Dear House District 50 and beyond,
I want to thank everyone that has contacted me regarding the K-12 education budget for the 2015-2017 biennium. I have heard from school administrators, district employees, teachers, parents, students and other concerned community members.
Most important, I know the $7.255 billion for K-12 is not enough. I understand the impact of inadequate school funding as a legislator, school board member and as a parent.
On March 23rd, the Speaker of the House and the Senate President announced they were pushing forward with the $7.255 billion K-12 budget. It came to the House on March 31st. The purpose of approving this budget early is to protect it from potential cuts after the next revenue forecast in May. I voted yes to push forward to secure the highest level of K-12 funding now, without putting our public safety and human services budgets in peril, in case the May forecast does not provide additional revenue. This budget provides a necessary floor, and promises that the K-12 funding will not dip lower, something we could not promise without passing this bill.
In this video, Rep. Peter Buckley, the Co-Chair of the legislature’s budget-writing committee, talks about the budget, what it pays for, and how we can fight for more funding for our schools. You can click HERE to watch.
Through more is needed, the proposed budget includes a lot of funding additions. These increases and improvements include:
- The proposed budget includes a lot of components and funding additions, though not the funding additions I know would be ideal. These increases and improvements include:
- $7.255 billion is $305 million more than what former Governor Kitzhaber proposed, and $600 million more than the 2013-2015 K-12 education budget
- Funding for full-day kindergarten—for the first time all school districts in Oregon will have full day kindergarten. This is big deal for working families and early education.
- An additional $12.5 million to improve outcomes for English Language Learning students
- A $2.5 million increase to ensure that every student who qualifies for reduced price lunches qualifies for free lunches
- $17 million more for districts to help support students with disabilities
Included in the $7.255 budget is a protective trigger that will increase school funding if there is more money available after the May revenue forecast—40% of any new revenue will go to the State School Fund.

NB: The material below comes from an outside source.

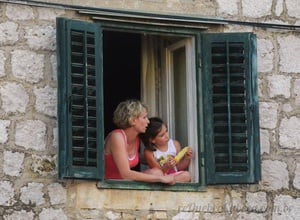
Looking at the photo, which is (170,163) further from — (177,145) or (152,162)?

In addition to the 40% trigger, I am also joining several colleagues to discuss what we can do this session to create more revenue in our state. Revenue reform is the only way to have a significant impact on the current funding situation. It is the only solution to the inevitable budget crunches we will face in the future if we continue to patch together a state budget through a system that never allows us to fully prioritize education.
There has been a lot of rhetoric in the Capitol over the past few days about needing to make tough choices when it comes to our budget. Voting to support a base budget of $7.255 billion for K-12 education was a tough choice, but I think we have avoided even tougher choices down the road by passing this budget early and protecting K-12 funding in event that the next forecast does not supply more revenue.
Education has been and will remain a priority of mine and that is why I voted to protect K-12 funding with a base budget of $7.255 billion. Moving the K-12 budget now was a first step, not a final step.